Oscillating on a Theme

Here’s the trouble I have when watching movies:

I can’t separate what I do like from what I should like.

Which is an adequate analogy for Charlie Kaufman’s  Synecdoche, New York, and an adequate description of how I felt about it.

When you watch Synecdoche, you’ll probably be able to tell that it’s such a massively imaginative piece of cinema that is different than anything you’ve seen before.  It has many of the ideas of the other films Kaufman has written (Eternal Sunshine of the Spotless Mind, Being John Malkovich, Adaptation), but is so much more imaginative that it’s to some point incomparable.  Because of this, you’ll be tempted to say that you loved it.  But did you?

At least, that was what I asked myself after I watched it, because, frankly, amid all the academic references and metaphor and psychology, things I love, the movie was a mess.  About halfway through I lost track of the plot and was just confused the rest of the way.  After that the movie just felt long.

On the other hand, the movie was filled with moments of incredible poignance and reflection that have stayed with me since watching it.  Isn’t that what the best movies do?

Any criticism I have of the movie could be argued with by saying “Well, I think Kaufman meant to do that to illustrate this point…[thematic jargon]”
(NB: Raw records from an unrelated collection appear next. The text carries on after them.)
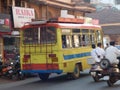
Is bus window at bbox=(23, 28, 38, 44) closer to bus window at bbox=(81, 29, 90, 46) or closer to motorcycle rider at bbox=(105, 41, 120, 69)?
bus window at bbox=(81, 29, 90, 46)

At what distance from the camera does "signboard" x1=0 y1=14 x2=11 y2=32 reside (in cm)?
2070

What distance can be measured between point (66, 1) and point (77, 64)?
55.1 ft

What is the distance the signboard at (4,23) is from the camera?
2070 centimetres

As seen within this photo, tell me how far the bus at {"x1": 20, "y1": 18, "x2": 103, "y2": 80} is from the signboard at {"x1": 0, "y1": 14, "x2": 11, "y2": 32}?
433 centimetres

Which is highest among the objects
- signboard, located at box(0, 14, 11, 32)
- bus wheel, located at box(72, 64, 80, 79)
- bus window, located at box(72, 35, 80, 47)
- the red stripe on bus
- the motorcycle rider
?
signboard, located at box(0, 14, 11, 32)


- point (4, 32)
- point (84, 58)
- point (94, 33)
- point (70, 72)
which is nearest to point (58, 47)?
point (70, 72)

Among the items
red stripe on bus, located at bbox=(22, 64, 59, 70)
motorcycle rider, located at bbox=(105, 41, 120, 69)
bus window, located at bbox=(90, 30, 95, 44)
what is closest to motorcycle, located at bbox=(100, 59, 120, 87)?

I go back and forth on this, and the problem that arises is that I don’t understand which ideas are my true self, how I truly feel, and which are simply reflections of myself, ideas that I’ve derived from others or think I should be thinking.  Which is the major metaphor from the movie.  I create so many reflections of myself, each one referring to another, that I no longer have any idea which one is real.  And even if I could determine an original, the others are still there.

Caden Cotard is a theater director who gets a MacArthur genius grant and uses it to write his masterpiece, a play so enormous it takes up an entire airplane hanger.  In the meantime, his wife leaves him and takes his daughter with her, and he starts and ends relationships with various women whom he works with.  Some of this stuff actually happens and some of it is probably imagined, or part of the play.

As you might expect from Charlie Kaufman, the movie is full of irony and dry humor, but the story itself is emotionally devastating, partly because Cotard is pathetic, and partly because you identify with him so deeply.

It’s the kind of movie that takes writing about to truly appreciate.  And it’s the kind of movie that, whether you enjoyed it or not, should give you something to think about.